Louvre : bizarrerie dans la Cour Carrée

Aile Renaissance de Pierre Lescot et Jean Goujon, la Cour Carré du Louvre, Paris

Téléchargez ici la version audio de notre balade dans la Cour Carrée du Louvre. 


L’aviez-vous remarqué, la façade la plus ancienne et la plus élégante de la Cour Carrée est dominée d’une tête par les ailes Nord et Sud. Du coup, elle paraît écrasée, étouffée, engoncée. Voici l'histoire de cette bizarrerie, prétexte à une des plus belles balades parisiennes.

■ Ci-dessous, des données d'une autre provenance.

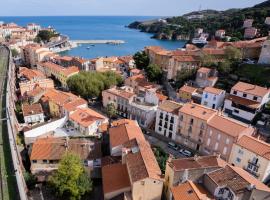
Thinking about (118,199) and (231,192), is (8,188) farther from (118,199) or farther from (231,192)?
(231,192)

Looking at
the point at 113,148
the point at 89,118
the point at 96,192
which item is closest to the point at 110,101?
the point at 89,118

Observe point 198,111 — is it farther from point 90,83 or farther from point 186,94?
point 90,83

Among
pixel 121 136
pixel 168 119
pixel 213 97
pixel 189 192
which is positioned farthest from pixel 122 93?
pixel 189 192

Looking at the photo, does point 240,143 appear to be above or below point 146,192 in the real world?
above

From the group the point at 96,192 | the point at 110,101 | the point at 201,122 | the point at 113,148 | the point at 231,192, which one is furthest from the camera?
the point at 110,101

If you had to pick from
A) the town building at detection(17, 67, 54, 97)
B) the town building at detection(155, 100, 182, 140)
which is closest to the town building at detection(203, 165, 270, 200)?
the town building at detection(155, 100, 182, 140)

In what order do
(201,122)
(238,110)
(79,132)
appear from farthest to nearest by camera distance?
(238,110) → (79,132) → (201,122)

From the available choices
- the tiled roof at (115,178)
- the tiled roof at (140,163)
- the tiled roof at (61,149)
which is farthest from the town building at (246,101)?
the tiled roof at (61,149)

Entrez dans la Cour Carrée du Louvre par le porche du Sud, c'est à dire du côté de la Seine, juste en face de la Passerelle des Arts. Arrêtez-vous au milieu de la Cour Carrée (à la hauteur du bassin), face au porche de la Tour Sully (ou Tour de l'horloge). Vous ne pouvez pas vous tromper : c'est le porche à travers lequel on peut apercevoir la Pyramide en verre de l'architecte Ieoh Ming Pei


L'harmonie de la Renaissance

Prenez le temps d’observer, devant vous, la façade occidentale de la Cour Carrée. Observez la consciencieusement, du rez-de chaussée au toit, puis, de droite à gauche, c'est à dire du Nord au Sud. Vous ne remarquez rien ? Cette façade, si harmonieuse, paraît comme engoncée. En fait, elle est littéralement dominée par les ailes Nord et Sud, qui la dépassent d’une hauteur de toit. A priori, l’écart de hauteur ne saute pas aux yeux et ne remet pas fondamentalement en cause l’harmonie de la cour.  Il présente toutefois l’inconvénient d’écraser la plus ancienne façade de la Cour Carrée, et, sans doute la plus précieuse.

Petit retour en arrière. Face à vous, la façade occidentale de la Cour Carrée, date, pour une moitié de la Renaissance (la moitié gauche) et, pour l’autre moitié, du règne de Louis XIII (moitié droite, à partir de la tour de l’horloge). L’aile Renaissance, réalisée sous Henri II, est l’oeuvre de l’architecte Pierre Lescot et du sculpteur Jean Goujon. Le pavillon de l’horloge et l’aile Louis XIII ont été conçus par l’architecte Jacques Lermercier. Si la partie droite (Louis XIII) est en quelque sorte le symétrique et la copie de la partie gauche (le palais de la Renaissance), la Tour de l’horloge, en revanche, apporte quelques éléments nouveaux : les grandes baies du dernier étage, mais aussi l’imposant dôme du toit qui, inspirera tous les autres dômes du Louvre.


Les normes du bon goût

Mais revenons à nos moutons. Pourquoi l’aile Nord et l’aile Sud de la Cour Carrée dominent-elles d’une tête leur vénérable ancêtre de l’Ouest, l'aile Renaissance ? En réalité, lorsque l’aile Nord (sur votre droite) et l’aile Sud (sur votre gauche) ont été construites, elles respectaient parfaitement la hauteur de l’aile Renaissance, selon un plan tout à fait normé : un seul étage, le premier, était considéré comme l’étage noble (les appartements du roi étaient d'ailleurs installés à ce niveau).

Le deuxième étage, moins élevé, appelé “attique”, avait une fonction moins prestigieuse ou plus utilitaire (le mot anglais « attic » ne signifie-t-il pas grenier, comble ou mansarde ?). A l’époque classique, cet ordonnancement était toujours considéré comme le canon du bon goût en matière d'architecture. On le retrouve aussi bien à Versailles que dans de nombreux hôtels particuliers du Marais.

A l'origine, l’aile Sud (côté Seine), qui abritait les appartements des reines, construite pour moitié sous Henri III, puis prolongée sous Louis XIV, et l’aile Nord (côté rue de Rivoli), construite au début du règne de Louis XIV, respectaient parfaitement la sacro-sainte règle de l'étage noble et de l'attique. Tout se complique, lorsque Louis XIV, décide de doter le Louvre d'une façade monumentale, à l'Est, c'est à dire, du côté de la ville.